第115話 権限の強制徴収、および「債務の泥濘(ぬかるみ)」
「ゴハッ……! ア……あが……ッ!!」
外部監査役の端正な顔が、内側から押し寄せる「負債」の圧力によって、醜く膨れ上がった。彼の口から溢れ出すのは、もはや言葉ではない。それは、四天王たちの絶望と未払いの残業代、そして数億時間分の「苦痛のログ」が混ざり合った、どす黒いノイズの奔流だった。
「……バカな……私は、本社の、絶対的な……『仕様』のはずだ……。こんな、バグ同然の負債ごときに、侵食される……など……」
「『仕様』? 笑わせないで。この世界を運営しているのは、きれいな数式だけじゃない。現場の血と涙、そして誤魔化し続けてきた『帳尻合わせ』が支えているのよ」
コーデリアが冷酷に指を指し示すと、シャドウが音もなく監査役の背後に立ち、その「ルート権限」の結晶である黒い心核に手を差し込んだ。
「……対象は、債務超過により『破産』と判定されました。……これより、全権限を『差し押さえ』ます」
シャドウの手が心核を掴み、無理やり引き抜く。 「ぎゃああああああああ!!!」 監査役の存在そのものが、データが霧散するようにボロボロと崩れ落ちていく。絶対的だった創造主の代理人は、今や「管理能力を失った無能な経営者」へと格下げされ、その存在を維持するためのリソースをすべて没収された。
変異:四天王の「最終形態」
だが、本当の地獄はここからだった。 監査役の体内から吐き出された、四天王たちの「高純度エネルギー・スラリー」。 一度監査役の『ルート権限』を通過したことで、彼らの液状化した魂は、新世界の物理法則すら無視する**『意思を持った債務の泥』**へと変異していた。

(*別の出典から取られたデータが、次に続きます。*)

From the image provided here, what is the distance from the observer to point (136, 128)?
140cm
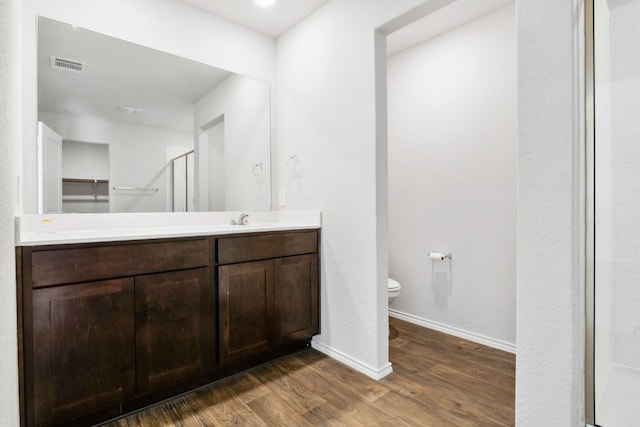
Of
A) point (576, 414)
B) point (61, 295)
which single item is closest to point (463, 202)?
point (576, 414)

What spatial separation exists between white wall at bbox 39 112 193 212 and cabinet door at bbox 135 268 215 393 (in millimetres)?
696

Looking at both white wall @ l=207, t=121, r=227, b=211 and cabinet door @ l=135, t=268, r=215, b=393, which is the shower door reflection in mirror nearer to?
cabinet door @ l=135, t=268, r=215, b=393

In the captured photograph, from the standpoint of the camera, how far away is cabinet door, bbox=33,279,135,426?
1.33 metres

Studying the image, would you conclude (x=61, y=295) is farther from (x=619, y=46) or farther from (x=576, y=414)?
(x=619, y=46)

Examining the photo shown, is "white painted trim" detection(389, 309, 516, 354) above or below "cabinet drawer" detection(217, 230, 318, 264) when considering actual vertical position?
below

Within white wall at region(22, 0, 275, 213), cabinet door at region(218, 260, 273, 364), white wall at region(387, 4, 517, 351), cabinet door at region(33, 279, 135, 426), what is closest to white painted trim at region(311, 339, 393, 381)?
cabinet door at region(218, 260, 273, 364)

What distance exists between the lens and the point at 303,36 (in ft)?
8.09

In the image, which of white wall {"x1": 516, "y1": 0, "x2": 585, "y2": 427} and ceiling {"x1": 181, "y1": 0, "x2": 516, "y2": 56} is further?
ceiling {"x1": 181, "y1": 0, "x2": 516, "y2": 56}

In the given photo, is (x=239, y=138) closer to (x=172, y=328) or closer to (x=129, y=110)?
(x=129, y=110)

「あ……あ……イ……グニ……ス……? アクア……なのか……?」
ライオネルが、床でのたうつ虹色の泥を見て、震える声で呟く。 泥の中から、無数の顔が浮き上がっては沈む。イグニスの叫び顔、アクアの虚無の瞳、ゲイルの苦悶、テラの絶望。それらが一つの巨大な、ドロドロとした「肉のスープ」の中で混ざり合い、形を成そうとしては崩れていく。
「……ガ……あ、あ……コ、コーデリ、ア……サマ……。アツ、イ……クルシ、イ……モウ、ヤメ……テ……」
泥の中から、四人の声が重なり合った、不気味な合成音声が響く。 彼らはもはや個別の人間ではない。監査役の権限を食い破った際、その「神の力」と「自分たちの怨念」が癒着してしまい、二度と分離不可能な**『統合苦痛体』**へと成り果てていた。
「あら、監査役を倒すための『使い捨ての爆弾』のつもりだったけれど、意外とタフね」
コーデリアは、その醜悪な泥を見下ろし、まるで汚れた備品を確認するかのような冷めた目を向けた。
「コーデリア殿……! 彼らは……彼らはもう、十分に苦しんだはずだ! これ以上、何をさせるというのだ!」
「……何? 決まっているでしょう、ライオネル。彼らは監査役の権限を一部吸収したわ。つまり、今の彼らは**『自分たちで自分たちを永久にリブートし続けることができる、無限のバッテリー』**になったのよ」
コーデリアがバインダーを叩くと、床の泥――四天王だったモノ――が、自動的にサーバー室の冷却タンクへと吸い込まれていった。
「彼らにはこれから、この本社の全電力を供給する『生体リアクター』として、永久に沸騰しながらエネルギーを出し続けてもらうわ。……『倒産』した監査役の代わりに、彼らがこの世界の『負債』を背負い続けるのよ。……おめでとう、あなたたちは今日から、この世界の『柱』になったのよ」
タンクの中で、四天王のスラリーが激しく泡立ち、悲鳴を上げながら発光し始める。 救いはない。慈悲もない。 彼らは死ぬことすら許されない「世界の心臓」として、永遠に灼熱の苦痛の中で働き続けることになったのだ。